An intimate scrutiny is evident in Gustavsson’s earlier paintings of faces, feet, hands, flowers, beds—details impressed on almost imperceptible surfaces and often made more enigmatic by the presence of their painted double. But in its strangeness, the mirror image also reveals familiarity; the uncanny sense of looking closely inward toward an order that does not refer to external relation. These were not really portraits, oriented outward, but proposals that insinuate an unstable interiority. The format of the diptych that preoccupied Gustavsson for some time has given way to a desire to move outside of the closed, self-referential format of the twin canvasses, and to project a separation from one’s double in an elongated process of taking away, slowly parting.

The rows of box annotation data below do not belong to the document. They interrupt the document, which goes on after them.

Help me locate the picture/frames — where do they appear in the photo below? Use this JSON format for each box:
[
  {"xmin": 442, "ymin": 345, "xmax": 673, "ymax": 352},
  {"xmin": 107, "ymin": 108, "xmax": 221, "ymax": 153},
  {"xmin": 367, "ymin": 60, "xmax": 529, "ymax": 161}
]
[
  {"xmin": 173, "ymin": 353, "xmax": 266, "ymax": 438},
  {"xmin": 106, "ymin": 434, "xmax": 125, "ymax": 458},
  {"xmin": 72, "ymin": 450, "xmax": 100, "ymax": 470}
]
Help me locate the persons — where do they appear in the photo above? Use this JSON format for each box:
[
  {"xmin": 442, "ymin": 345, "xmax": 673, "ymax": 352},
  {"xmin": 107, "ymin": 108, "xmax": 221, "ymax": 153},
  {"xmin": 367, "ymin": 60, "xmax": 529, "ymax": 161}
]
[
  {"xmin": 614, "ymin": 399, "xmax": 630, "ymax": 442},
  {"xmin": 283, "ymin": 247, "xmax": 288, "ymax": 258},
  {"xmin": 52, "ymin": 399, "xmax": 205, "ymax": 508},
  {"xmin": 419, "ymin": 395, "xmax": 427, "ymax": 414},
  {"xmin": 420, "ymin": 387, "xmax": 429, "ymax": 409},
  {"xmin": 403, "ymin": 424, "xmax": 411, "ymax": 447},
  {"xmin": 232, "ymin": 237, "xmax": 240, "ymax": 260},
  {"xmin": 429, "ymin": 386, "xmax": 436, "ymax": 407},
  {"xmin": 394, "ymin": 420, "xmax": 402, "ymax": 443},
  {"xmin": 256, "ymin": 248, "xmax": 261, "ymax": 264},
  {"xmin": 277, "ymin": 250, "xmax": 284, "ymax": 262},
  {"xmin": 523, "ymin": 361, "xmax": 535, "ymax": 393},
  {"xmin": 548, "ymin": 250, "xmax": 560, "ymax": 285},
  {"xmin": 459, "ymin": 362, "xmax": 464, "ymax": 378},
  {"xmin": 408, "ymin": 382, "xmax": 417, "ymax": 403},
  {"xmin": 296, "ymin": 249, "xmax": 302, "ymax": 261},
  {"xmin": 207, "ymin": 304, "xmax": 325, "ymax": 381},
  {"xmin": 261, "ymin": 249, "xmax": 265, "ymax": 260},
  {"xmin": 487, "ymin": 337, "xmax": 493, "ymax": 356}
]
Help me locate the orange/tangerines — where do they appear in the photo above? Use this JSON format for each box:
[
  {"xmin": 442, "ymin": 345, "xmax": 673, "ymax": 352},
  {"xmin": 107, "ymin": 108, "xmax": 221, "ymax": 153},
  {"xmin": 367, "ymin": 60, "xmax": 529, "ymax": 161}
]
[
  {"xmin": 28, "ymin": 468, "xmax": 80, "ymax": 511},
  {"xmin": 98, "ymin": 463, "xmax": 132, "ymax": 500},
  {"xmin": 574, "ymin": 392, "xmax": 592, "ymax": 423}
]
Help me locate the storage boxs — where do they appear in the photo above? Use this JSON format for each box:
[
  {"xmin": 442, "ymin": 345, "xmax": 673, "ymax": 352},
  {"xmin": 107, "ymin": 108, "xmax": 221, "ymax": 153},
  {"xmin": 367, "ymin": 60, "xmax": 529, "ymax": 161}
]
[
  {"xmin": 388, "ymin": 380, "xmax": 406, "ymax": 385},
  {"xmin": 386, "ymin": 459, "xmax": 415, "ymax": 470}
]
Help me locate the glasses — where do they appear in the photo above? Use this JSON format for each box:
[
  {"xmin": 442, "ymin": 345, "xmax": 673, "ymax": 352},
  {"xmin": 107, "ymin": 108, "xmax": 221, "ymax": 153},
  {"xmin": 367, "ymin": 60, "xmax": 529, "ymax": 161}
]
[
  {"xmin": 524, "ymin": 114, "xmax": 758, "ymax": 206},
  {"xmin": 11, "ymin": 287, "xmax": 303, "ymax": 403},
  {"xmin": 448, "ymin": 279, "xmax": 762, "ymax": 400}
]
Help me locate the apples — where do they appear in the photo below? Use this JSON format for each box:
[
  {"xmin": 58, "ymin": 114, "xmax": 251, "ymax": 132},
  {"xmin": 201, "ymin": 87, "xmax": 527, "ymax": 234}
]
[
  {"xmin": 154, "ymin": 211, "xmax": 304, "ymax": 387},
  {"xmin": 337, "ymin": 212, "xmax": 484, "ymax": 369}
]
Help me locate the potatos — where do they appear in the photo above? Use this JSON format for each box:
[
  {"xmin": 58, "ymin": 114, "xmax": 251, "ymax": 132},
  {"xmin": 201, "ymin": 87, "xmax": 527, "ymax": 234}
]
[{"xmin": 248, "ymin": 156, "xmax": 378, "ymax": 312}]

The most recent paintings arrive from an immediate process of painting on resistance-free paper, also a process of taking away, rather than adding. The strip format expands the narrative gesture of a figure, in this case, a partially obscured head turning, as if cruising in the park, or perhaps shaking his head, saying “no,” or looking back one last time. In this corridor space, the viewer must mimic the gesture represented in the painting in order to view both sides of the corridor, a passage between opposing spaces.

The turning of the head is a gesture profoundly rendered in Gerhard Richter’s painting from a photograph, Betty. In his portrayal of this gesture, Gustavsson—whose practice spans abstraction and realism—makes similar demands of painting’s limits. Rather than a poised moment in time, the painting aspires to a movement that incorporates memory, time, and distance—a fragile longing for that which is fleeting.

As I said before, as far as I can remember, which isn’t anywhere, but time as such doesn’t exist anymore. Or is it distance?